The reality is different. Neither clitoris nor orgasm is uniquely human, both probably occur in most mammals, and the family unit does not enter the equation.
The existence of a clitoris in nonhuman mammals is the least controversial. In all mammals, the young embryo—in humans, until about the ninth week of pregnancy—has between its paddle-like hind limbs a small lump, the so-called genital tubercle. As the embryo matures, this tubercle then either extends at the top and grows into a penis in male babies or develops more at the bottom to form a clitoris in the females. Placental mammals like us, which develop in a comfortable, nourishing womb, are born with fully formed genitals. But marsupials, which are born much earlier in development and then hang around in the mother’s pouch for a long time, come into the world at such an early state that the male and female genitals are still identical. To, say, a wallaby family, the answer to the question “Is it a boy or a girl?” only gradually becomes apparent with regular pouch checking and cannot be certain until about four months of pouch life.
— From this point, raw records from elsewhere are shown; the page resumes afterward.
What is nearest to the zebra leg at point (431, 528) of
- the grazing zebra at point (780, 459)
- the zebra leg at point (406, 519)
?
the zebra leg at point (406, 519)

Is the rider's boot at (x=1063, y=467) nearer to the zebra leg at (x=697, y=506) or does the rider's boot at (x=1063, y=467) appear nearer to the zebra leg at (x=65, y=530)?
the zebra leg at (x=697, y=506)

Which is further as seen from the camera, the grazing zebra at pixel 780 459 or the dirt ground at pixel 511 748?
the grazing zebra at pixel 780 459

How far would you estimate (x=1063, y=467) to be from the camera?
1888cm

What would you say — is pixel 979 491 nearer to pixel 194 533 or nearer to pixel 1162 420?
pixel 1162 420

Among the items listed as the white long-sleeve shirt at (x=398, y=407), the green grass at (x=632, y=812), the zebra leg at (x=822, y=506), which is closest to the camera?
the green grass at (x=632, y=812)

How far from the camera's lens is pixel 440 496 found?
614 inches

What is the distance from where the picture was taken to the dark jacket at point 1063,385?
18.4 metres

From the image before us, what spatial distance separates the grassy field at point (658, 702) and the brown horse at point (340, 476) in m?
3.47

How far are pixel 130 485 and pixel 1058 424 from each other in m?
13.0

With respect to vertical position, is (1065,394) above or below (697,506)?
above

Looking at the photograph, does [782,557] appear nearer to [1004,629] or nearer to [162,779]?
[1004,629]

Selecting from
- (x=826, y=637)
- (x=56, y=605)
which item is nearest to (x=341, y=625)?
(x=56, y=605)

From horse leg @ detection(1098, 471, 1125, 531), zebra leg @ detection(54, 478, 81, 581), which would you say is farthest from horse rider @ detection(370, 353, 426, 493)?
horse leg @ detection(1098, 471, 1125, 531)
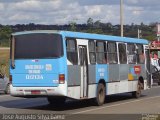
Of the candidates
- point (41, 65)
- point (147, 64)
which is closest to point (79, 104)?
point (41, 65)

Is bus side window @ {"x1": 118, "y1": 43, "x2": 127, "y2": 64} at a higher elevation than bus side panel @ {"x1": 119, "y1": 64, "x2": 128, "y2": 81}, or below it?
higher

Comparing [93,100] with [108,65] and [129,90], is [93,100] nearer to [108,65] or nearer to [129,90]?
[108,65]

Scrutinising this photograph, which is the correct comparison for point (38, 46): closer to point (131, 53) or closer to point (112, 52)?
point (112, 52)

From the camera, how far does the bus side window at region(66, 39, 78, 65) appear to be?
1804 centimetres

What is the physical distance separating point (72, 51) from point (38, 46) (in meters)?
1.23

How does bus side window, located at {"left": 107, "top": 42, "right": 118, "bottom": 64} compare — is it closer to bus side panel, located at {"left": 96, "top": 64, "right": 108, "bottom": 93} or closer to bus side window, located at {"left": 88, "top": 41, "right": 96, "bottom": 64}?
bus side panel, located at {"left": 96, "top": 64, "right": 108, "bottom": 93}

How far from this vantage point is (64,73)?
57.6 feet

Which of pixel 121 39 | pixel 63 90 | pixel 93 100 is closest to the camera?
pixel 63 90

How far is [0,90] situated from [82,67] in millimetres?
10691

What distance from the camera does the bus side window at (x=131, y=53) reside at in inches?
936

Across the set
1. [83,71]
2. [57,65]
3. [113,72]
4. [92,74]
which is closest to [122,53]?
[113,72]

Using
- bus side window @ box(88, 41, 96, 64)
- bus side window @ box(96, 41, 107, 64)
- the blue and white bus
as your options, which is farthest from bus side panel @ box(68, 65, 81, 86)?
bus side window @ box(96, 41, 107, 64)

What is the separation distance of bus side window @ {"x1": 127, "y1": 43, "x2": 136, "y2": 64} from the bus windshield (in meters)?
6.54

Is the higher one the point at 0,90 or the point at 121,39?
the point at 121,39
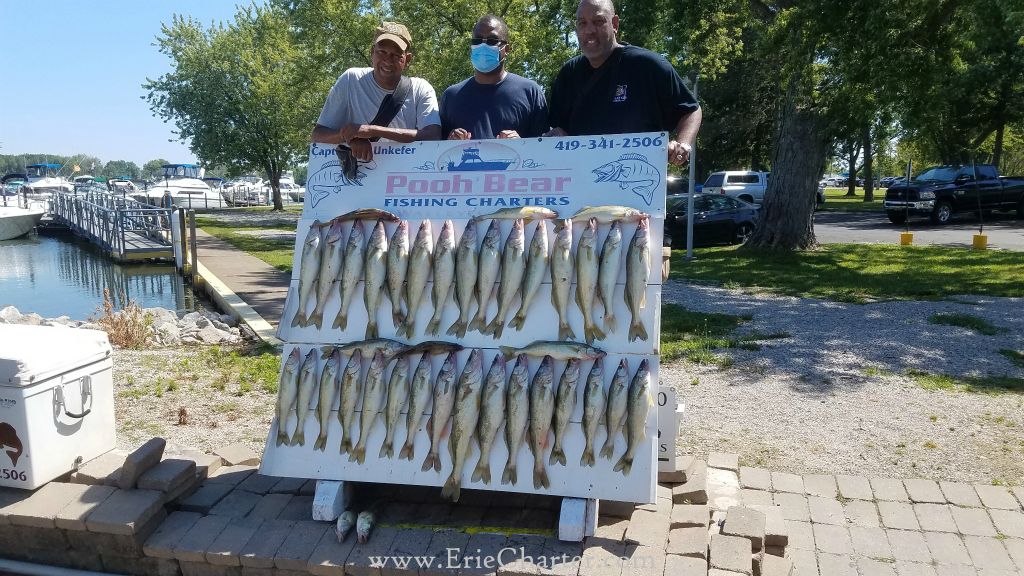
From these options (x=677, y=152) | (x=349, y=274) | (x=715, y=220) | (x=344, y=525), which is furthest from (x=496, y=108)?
(x=715, y=220)

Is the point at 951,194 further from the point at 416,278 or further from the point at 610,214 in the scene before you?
the point at 416,278

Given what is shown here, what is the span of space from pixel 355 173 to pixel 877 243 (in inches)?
686

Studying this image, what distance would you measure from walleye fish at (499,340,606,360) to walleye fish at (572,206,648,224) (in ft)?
2.06

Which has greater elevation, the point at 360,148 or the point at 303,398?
the point at 360,148

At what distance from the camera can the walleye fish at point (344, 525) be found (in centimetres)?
341

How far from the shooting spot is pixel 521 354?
3510mm

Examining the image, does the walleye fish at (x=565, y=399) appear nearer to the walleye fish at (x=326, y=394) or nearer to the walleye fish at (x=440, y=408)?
the walleye fish at (x=440, y=408)

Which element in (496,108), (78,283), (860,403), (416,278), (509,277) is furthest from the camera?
(78,283)

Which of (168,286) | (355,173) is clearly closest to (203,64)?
(168,286)

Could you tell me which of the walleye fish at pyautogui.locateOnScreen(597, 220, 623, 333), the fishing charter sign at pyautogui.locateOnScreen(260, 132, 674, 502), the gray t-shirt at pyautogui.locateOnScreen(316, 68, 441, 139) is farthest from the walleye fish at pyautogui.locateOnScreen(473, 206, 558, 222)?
the gray t-shirt at pyautogui.locateOnScreen(316, 68, 441, 139)

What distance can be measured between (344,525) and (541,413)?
106 centimetres

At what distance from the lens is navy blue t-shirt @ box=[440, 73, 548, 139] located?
4395 mm

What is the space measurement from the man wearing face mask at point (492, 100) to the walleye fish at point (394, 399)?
1.44 meters

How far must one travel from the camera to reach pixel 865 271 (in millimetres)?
13398
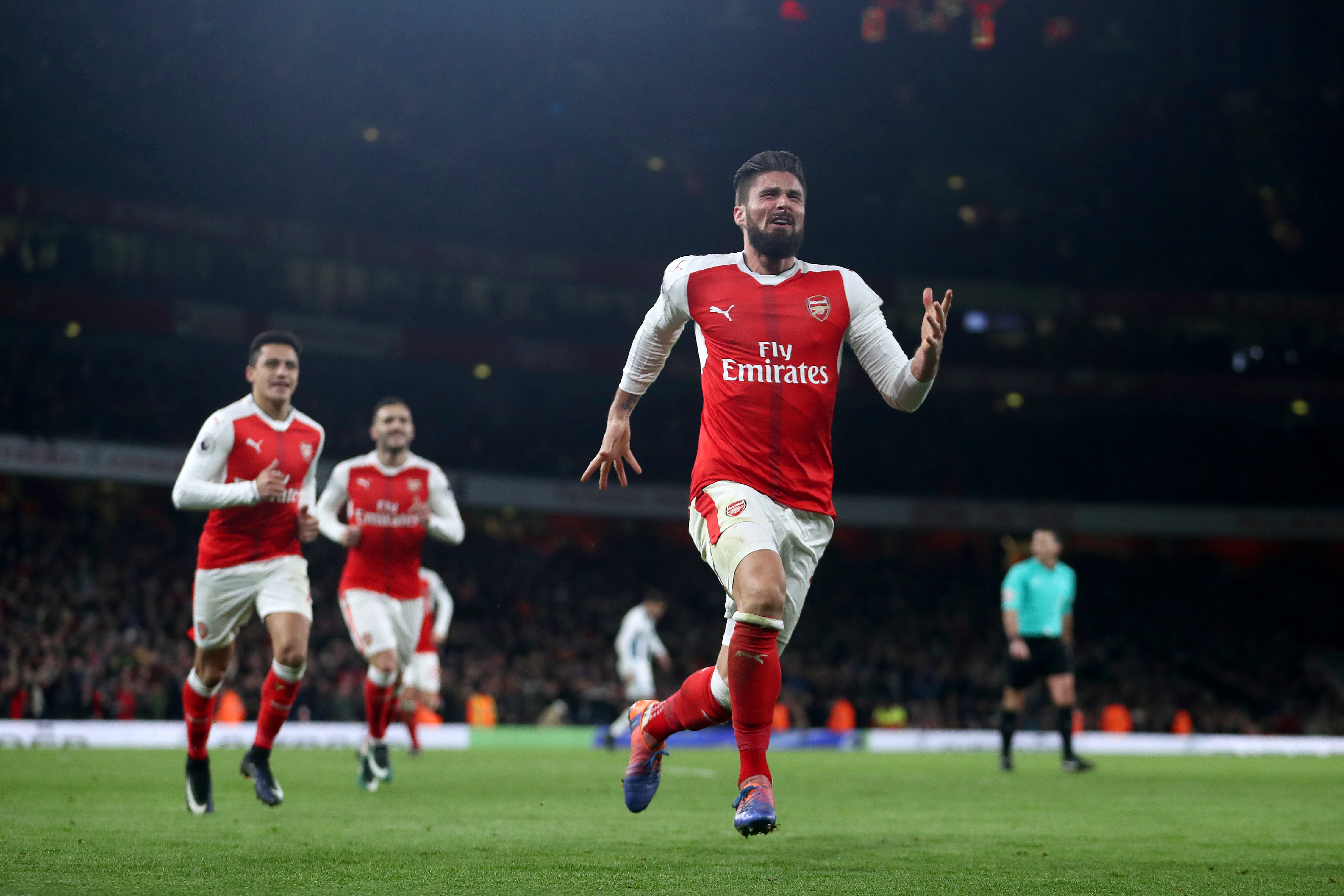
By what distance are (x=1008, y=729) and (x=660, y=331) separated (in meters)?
9.56

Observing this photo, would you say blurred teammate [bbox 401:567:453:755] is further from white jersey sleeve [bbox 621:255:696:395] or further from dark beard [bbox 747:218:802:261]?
dark beard [bbox 747:218:802:261]

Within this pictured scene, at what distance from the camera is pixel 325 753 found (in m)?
16.3

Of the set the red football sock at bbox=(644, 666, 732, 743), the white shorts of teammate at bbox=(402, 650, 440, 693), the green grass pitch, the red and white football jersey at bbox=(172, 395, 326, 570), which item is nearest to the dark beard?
the red football sock at bbox=(644, 666, 732, 743)

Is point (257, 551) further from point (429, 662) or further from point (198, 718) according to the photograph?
point (429, 662)

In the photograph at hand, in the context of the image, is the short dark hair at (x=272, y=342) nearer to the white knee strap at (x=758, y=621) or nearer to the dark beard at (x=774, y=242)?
the dark beard at (x=774, y=242)

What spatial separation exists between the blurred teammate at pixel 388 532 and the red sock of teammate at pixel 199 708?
2.29 meters

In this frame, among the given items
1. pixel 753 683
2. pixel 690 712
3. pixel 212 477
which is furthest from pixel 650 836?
pixel 212 477

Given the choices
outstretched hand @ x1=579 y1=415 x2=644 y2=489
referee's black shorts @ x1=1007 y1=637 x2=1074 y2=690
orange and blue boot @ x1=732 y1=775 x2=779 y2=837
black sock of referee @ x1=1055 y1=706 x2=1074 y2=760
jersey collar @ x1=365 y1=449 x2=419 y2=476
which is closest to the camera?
orange and blue boot @ x1=732 y1=775 x2=779 y2=837

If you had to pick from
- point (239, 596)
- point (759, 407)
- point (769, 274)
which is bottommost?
point (239, 596)

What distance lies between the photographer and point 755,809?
15.9 feet

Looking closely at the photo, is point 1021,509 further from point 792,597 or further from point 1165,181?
point 792,597

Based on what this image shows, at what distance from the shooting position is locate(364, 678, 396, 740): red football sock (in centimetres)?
1025

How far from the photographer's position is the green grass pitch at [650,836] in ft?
16.5

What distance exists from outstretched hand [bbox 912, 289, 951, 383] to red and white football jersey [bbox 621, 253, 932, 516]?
0.37 feet
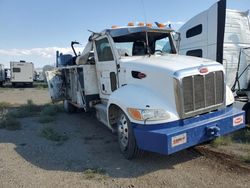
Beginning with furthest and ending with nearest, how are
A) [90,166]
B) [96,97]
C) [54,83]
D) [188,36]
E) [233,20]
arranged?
[54,83] → [188,36] → [233,20] → [96,97] → [90,166]

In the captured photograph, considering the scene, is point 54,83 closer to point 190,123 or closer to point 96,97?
point 96,97

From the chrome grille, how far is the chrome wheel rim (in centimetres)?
119

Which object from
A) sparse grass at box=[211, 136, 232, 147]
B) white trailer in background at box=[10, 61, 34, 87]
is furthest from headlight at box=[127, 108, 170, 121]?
white trailer in background at box=[10, 61, 34, 87]

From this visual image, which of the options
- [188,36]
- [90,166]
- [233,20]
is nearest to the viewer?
[90,166]

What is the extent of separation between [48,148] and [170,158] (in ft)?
8.96

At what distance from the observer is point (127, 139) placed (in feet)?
16.3

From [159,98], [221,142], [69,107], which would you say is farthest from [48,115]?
[221,142]

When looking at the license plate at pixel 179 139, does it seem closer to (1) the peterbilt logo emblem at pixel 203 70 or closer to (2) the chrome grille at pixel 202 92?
(2) the chrome grille at pixel 202 92

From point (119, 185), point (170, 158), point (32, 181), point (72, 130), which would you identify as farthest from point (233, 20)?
point (32, 181)

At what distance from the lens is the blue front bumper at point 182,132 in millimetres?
4176

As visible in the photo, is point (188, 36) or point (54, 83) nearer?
point (188, 36)

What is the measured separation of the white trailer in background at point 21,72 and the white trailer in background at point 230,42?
28762mm

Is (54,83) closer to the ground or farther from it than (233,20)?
closer to the ground

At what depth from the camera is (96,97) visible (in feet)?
24.1
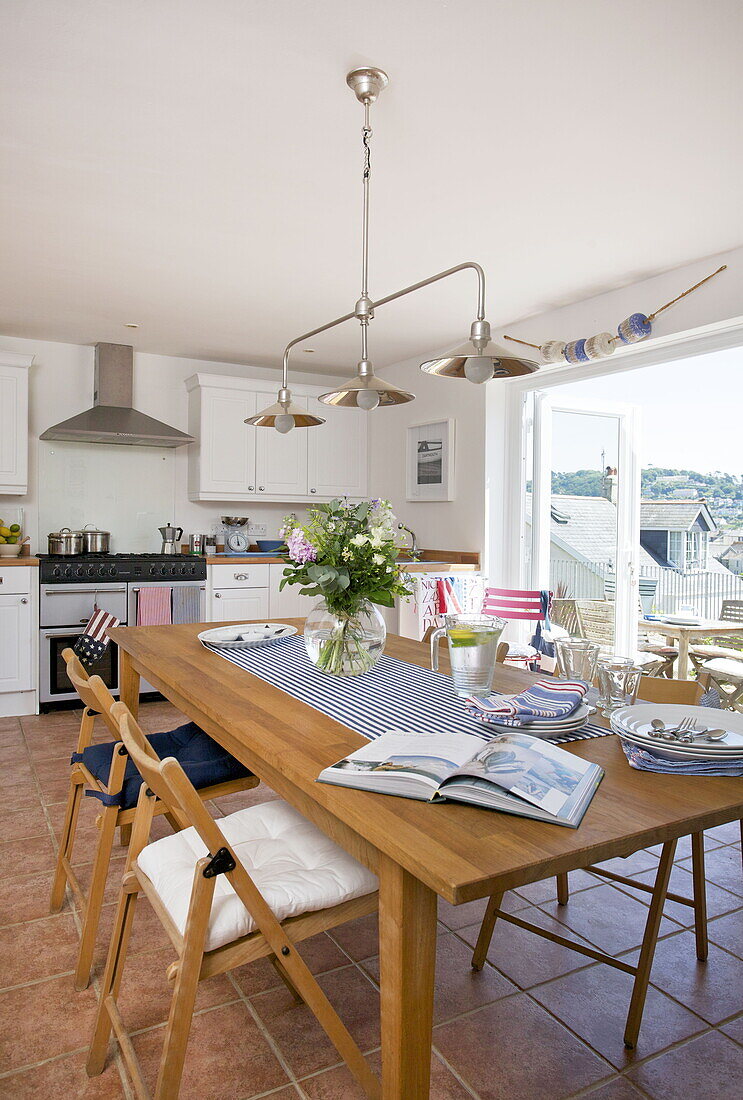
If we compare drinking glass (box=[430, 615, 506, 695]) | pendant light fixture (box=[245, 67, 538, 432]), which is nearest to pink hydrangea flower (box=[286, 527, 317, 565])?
drinking glass (box=[430, 615, 506, 695])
But in marsupials and placental mammals alike, all females see their genita
l tubercles eventually mature into a full-blown clitoris, which can come in as many shapes and sizes as male mammals’ penises. Ewes have a discreet and well-hidden one, while the clitorises of bonobos, certain marmosets, and other South American monkeys, rodents, and many carnivores are large affairs, with the external part bulging out like a small penis, often rigidified with an internal clitoris bone and sometimes supplied with bristles on the outside. As clitorises go, those of the mole and the spotted hyena really take the cake, being almost exactly the size and shape of a male penis, complete with a urethra passing through it and erection capabilities. The female spotted hyena in particular has taken life with a 17-centimeter-long (7-inch) clitoris to extremes, giving birth through it—the birth canal passes through it and the female often perishes in the process—and rolling it up like a sleeve whenever she copulates with a male.
Since in humans the clitoris is the seat of the female orgasm—so-called vaginal orgasms are thought to work via internal stimulation of the clitoris as well—it is likely that all female mammals experience orgasms. (In the next section, I will get around to explaining why this is important in the context of cryptic female choice—bear with me while I titillate you a little longer.) I say “likely” because it is hard to know for sure, of course. As behavioral biologist Tim Birkhead has lamented, “[H]ow do you tell if anything else is having an orgasm?” In their famous pioneering 1966 sexology book Human Sexual Response, William Masters and Virginia Johnson spent an entire chapter describing and dissecting the carnival of signs that betray “la petite morte” in a woman. They list an “increment of myotonic tension” in the long muscles of the entire body, “involuntary carpopedal spasm” (that is, clawing of hands and feet), rhythmic contractions of the anus, vagina, and uterus, as well as hypertension and hyperventilation. Since then, with improved technology, other features have been added to this list, such as a rush of the “cuddle hormone” oxytocin in the blood and a sudden change in activity of one particular part of the brain, the orbitofrontal cortex, as has shown up on MRI scans.